Please write out the material that follows, exactly as it stands.

** START **

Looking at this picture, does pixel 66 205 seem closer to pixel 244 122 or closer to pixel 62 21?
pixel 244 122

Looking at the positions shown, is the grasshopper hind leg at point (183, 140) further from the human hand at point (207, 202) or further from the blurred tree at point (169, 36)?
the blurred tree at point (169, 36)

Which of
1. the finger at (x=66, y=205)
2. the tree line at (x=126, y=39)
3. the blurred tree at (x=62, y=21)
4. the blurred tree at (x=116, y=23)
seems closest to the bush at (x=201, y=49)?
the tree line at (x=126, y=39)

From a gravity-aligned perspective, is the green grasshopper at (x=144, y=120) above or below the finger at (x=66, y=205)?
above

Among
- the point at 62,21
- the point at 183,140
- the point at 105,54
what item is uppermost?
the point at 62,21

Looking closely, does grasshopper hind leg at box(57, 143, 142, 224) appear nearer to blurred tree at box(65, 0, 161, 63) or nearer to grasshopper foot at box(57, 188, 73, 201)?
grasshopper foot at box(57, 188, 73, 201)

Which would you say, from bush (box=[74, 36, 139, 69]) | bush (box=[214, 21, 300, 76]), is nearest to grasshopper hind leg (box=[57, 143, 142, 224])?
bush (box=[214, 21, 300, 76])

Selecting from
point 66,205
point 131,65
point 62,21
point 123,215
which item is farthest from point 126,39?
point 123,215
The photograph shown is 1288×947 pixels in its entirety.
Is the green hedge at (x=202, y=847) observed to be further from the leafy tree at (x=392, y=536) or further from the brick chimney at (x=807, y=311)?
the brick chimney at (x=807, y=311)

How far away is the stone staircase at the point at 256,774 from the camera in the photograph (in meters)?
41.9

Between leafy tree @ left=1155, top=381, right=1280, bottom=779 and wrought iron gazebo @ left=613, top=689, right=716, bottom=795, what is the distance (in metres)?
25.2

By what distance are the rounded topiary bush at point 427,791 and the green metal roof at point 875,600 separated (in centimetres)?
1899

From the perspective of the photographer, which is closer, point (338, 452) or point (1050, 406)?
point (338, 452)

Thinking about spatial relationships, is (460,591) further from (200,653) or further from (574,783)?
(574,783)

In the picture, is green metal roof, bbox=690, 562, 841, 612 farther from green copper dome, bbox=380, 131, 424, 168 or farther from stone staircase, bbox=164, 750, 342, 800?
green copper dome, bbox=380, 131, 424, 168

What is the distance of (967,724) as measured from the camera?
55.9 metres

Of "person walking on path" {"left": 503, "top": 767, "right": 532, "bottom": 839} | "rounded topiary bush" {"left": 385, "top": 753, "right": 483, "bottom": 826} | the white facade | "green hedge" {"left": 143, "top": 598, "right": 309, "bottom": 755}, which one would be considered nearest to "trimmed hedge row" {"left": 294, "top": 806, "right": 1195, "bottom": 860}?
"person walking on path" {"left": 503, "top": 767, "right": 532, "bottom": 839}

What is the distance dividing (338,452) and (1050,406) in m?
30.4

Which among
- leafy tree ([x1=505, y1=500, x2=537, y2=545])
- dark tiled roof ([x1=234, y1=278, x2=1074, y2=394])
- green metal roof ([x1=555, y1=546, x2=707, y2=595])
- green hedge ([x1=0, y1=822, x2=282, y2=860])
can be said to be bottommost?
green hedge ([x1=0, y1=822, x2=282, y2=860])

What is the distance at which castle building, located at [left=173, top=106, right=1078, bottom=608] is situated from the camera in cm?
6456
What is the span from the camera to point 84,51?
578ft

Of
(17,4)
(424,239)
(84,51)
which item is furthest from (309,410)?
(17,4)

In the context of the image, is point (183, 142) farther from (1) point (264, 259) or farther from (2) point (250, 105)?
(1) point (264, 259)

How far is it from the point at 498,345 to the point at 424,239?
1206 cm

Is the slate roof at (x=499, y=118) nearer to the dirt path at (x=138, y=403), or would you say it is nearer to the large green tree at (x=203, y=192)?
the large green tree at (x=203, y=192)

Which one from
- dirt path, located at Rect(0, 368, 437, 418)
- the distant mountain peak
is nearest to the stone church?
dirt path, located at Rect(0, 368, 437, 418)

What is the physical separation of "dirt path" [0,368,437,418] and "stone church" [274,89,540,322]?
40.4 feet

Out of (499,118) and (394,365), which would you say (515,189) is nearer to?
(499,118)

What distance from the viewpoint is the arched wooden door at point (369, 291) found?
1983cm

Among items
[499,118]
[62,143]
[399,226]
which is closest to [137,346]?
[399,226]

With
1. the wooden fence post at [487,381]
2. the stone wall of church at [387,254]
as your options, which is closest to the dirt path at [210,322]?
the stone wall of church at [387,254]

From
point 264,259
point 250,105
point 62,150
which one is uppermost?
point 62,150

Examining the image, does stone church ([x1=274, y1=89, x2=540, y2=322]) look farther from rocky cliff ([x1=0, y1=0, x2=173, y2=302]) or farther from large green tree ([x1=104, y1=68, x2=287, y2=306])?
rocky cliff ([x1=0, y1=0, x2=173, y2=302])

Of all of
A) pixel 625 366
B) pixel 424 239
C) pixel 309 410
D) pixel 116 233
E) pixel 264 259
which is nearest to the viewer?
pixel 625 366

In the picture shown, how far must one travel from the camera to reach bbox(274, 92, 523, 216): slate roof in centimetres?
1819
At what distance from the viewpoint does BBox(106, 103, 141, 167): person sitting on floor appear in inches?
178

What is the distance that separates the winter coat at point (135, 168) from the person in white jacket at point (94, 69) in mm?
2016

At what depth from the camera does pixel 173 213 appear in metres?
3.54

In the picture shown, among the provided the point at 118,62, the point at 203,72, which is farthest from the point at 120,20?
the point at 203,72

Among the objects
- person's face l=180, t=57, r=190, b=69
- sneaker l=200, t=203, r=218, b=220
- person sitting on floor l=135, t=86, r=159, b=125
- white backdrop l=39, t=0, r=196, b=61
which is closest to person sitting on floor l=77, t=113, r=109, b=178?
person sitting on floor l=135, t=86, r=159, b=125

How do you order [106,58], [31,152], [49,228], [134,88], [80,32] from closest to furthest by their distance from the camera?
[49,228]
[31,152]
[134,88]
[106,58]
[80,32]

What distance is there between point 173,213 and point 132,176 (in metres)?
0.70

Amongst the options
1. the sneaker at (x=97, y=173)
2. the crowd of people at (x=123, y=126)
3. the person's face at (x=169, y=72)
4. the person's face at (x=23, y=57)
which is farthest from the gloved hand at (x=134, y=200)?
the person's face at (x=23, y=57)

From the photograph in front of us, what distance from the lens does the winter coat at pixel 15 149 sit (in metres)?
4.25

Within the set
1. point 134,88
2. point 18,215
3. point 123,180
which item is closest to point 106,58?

** END **

**SOLUTION:**
Looking at this picture, does pixel 66 205 seem closer to pixel 244 122 or closer to pixel 62 21?
pixel 244 122

Looking at the positions shown, is the grasshopper hind leg at point (183, 140) further from the human hand at point (207, 202) or further from the blurred tree at point (169, 36)?
the blurred tree at point (169, 36)

Which of
1. the finger at (x=66, y=205)
2. the tree line at (x=126, y=39)
3. the blurred tree at (x=62, y=21)
4. the blurred tree at (x=116, y=23)
seems closest to the bush at (x=201, y=49)?
the tree line at (x=126, y=39)

From a gravity-aligned perspective, is the green grasshopper at (x=144, y=120) above or below the finger at (x=66, y=205)?
above

Among
- the point at 62,21
- the point at 183,140
- the point at 105,54
what item is uppermost?
the point at 62,21

Looking closely, does grasshopper hind leg at box(57, 143, 142, 224) appear nearer to blurred tree at box(65, 0, 161, 63) or nearer to grasshopper foot at box(57, 188, 73, 201)?
grasshopper foot at box(57, 188, 73, 201)

Which would you say, from bush (box=[74, 36, 139, 69]) | bush (box=[214, 21, 300, 76]), is nearest to grasshopper hind leg (box=[57, 143, 142, 224])?
bush (box=[214, 21, 300, 76])

Selecting from
point 66,205
point 131,65
point 62,21
point 123,215
which item is farthest from point 126,39?
point 123,215
The photograph shown is 1288×947 pixels in its entirety.
Is the green hedge at (x=202, y=847) observed to be further from the leafy tree at (x=392, y=536) or further from the brick chimney at (x=807, y=311)?
the brick chimney at (x=807, y=311)

How far away is the stone staircase at the point at 256,774 from the camera in the photograph (in meters)?
41.9

Between leafy tree @ left=1155, top=381, right=1280, bottom=779 and wrought iron gazebo @ left=613, top=689, right=716, bottom=795, what is the distance (in metres)?
25.2

By what distance are the rounded topiary bush at point 427,791 and the green metal roof at point 875,600 separated (in centimetres)?
1899

From the perspective of the photographer, which is closer, point (338, 452) or point (1050, 406)?
point (338, 452)

Thinking about spatial relationships, is (460,591) further from (200,653) or further from (574,783)?
(574,783)

In the picture, is green metal roof, bbox=690, 562, 841, 612 farther from green copper dome, bbox=380, 131, 424, 168 or farther from stone staircase, bbox=164, 750, 342, 800?
green copper dome, bbox=380, 131, 424, 168

What is the distance of (967,724) as measured from the camera?
55.9 metres

Of "person walking on path" {"left": 503, "top": 767, "right": 532, "bottom": 839} | "rounded topiary bush" {"left": 385, "top": 753, "right": 483, "bottom": 826} | the white facade | "green hedge" {"left": 143, "top": 598, "right": 309, "bottom": 755}, which one would be considered nearest to "trimmed hedge row" {"left": 294, "top": 806, "right": 1195, "bottom": 860}?
"person walking on path" {"left": 503, "top": 767, "right": 532, "bottom": 839}

What is the distance dividing (338,452) and (1050,406) in m?
30.4

Which among
- leafy tree ([x1=505, y1=500, x2=537, y2=545])
- dark tiled roof ([x1=234, y1=278, x2=1074, y2=394])
- green metal roof ([x1=555, y1=546, x2=707, y2=595])
- green hedge ([x1=0, y1=822, x2=282, y2=860])
can be said to be bottommost?
green hedge ([x1=0, y1=822, x2=282, y2=860])

What is the distance at which castle building, located at [left=173, top=106, right=1078, bottom=608] is situated from the camera in cm?
6456
What is the span from the camera to point 84,51?
578ft

Of
(17,4)
(424,239)
(84,51)
which item is furthest from (309,410)?
(17,4)

In the context of the image, is point (183, 142) farther from (1) point (264, 259) or farther from (2) point (250, 105)?
(1) point (264, 259)

How far is it from the point at 498,345 to the point at 424,239?
1206 cm

Is the slate roof at (x=499, y=118) nearer to the dirt path at (x=138, y=403), or would you say it is nearer to the large green tree at (x=203, y=192)?
the large green tree at (x=203, y=192)

Which one from
- dirt path, located at Rect(0, 368, 437, 418)
- the distant mountain peak
is nearest to the stone church?
dirt path, located at Rect(0, 368, 437, 418)

What is the physical separation of "dirt path" [0,368,437,418] and "stone church" [274,89,540,322]?
40.4 feet

Out of (499,118) and (394,365), which would you say (515,189) is nearer to?
(499,118)

What distance from the viewpoint is the arched wooden door at point (369, 291) found?
1983cm

Among items
[499,118]
[62,143]
[399,226]
which is closest to [137,346]?
[399,226]

With
1. the wooden fence post at [487,381]
2. the stone wall of church at [387,254]
as your options, which is closest to the dirt path at [210,322]?
the stone wall of church at [387,254]

From
point 264,259
point 250,105
point 62,150
which one is uppermost?
point 62,150

Examining the image, does stone church ([x1=274, y1=89, x2=540, y2=322]) look farther from rocky cliff ([x1=0, y1=0, x2=173, y2=302]) or farther from large green tree ([x1=104, y1=68, x2=287, y2=306])?
rocky cliff ([x1=0, y1=0, x2=173, y2=302])

Of all of
A) pixel 625 366
B) pixel 424 239
C) pixel 309 410
D) pixel 116 233
E) pixel 264 259
which is nearest to the viewer?
pixel 625 366

In the picture shown, how far must one travel from the camera to reach bbox(274, 92, 523, 216): slate roof in centimetres?
1819
At what distance from the viewpoint does BBox(106, 103, 141, 167): person sitting on floor appear in inches?
178

What is the distance that separates the winter coat at point (135, 168) from the person in white jacket at point (94, 69) in mm?
2016

At what depth from the camera does pixel 173 213 appear in metres?
3.54

In the picture shown, among the provided the point at 118,62, the point at 203,72, which is farthest from the point at 120,20?
the point at 203,72

Among the objects
- person's face l=180, t=57, r=190, b=69
- sneaker l=200, t=203, r=218, b=220
- person sitting on floor l=135, t=86, r=159, b=125
- white backdrop l=39, t=0, r=196, b=61
which is closest to person sitting on floor l=77, t=113, r=109, b=178?
person sitting on floor l=135, t=86, r=159, b=125

How do you order [106,58], [31,152], [49,228], [134,88], [80,32] from closest to furthest by their distance from the camera?
[49,228]
[31,152]
[134,88]
[106,58]
[80,32]

What distance is there between point 173,213 and point 132,176 (in metres)?
0.70

Amongst the options
1. the sneaker at (x=97, y=173)
2. the crowd of people at (x=123, y=126)
3. the person's face at (x=169, y=72)
4. the person's face at (x=23, y=57)
which is farthest from the gloved hand at (x=134, y=200)?
the person's face at (x=23, y=57)

From the photograph in front of us, what distance from the lens does the winter coat at pixel 15 149 sit (in metres)?
4.25

Within the set
1. point 134,88
2. point 18,215
3. point 123,180
which item is closest to point 106,58?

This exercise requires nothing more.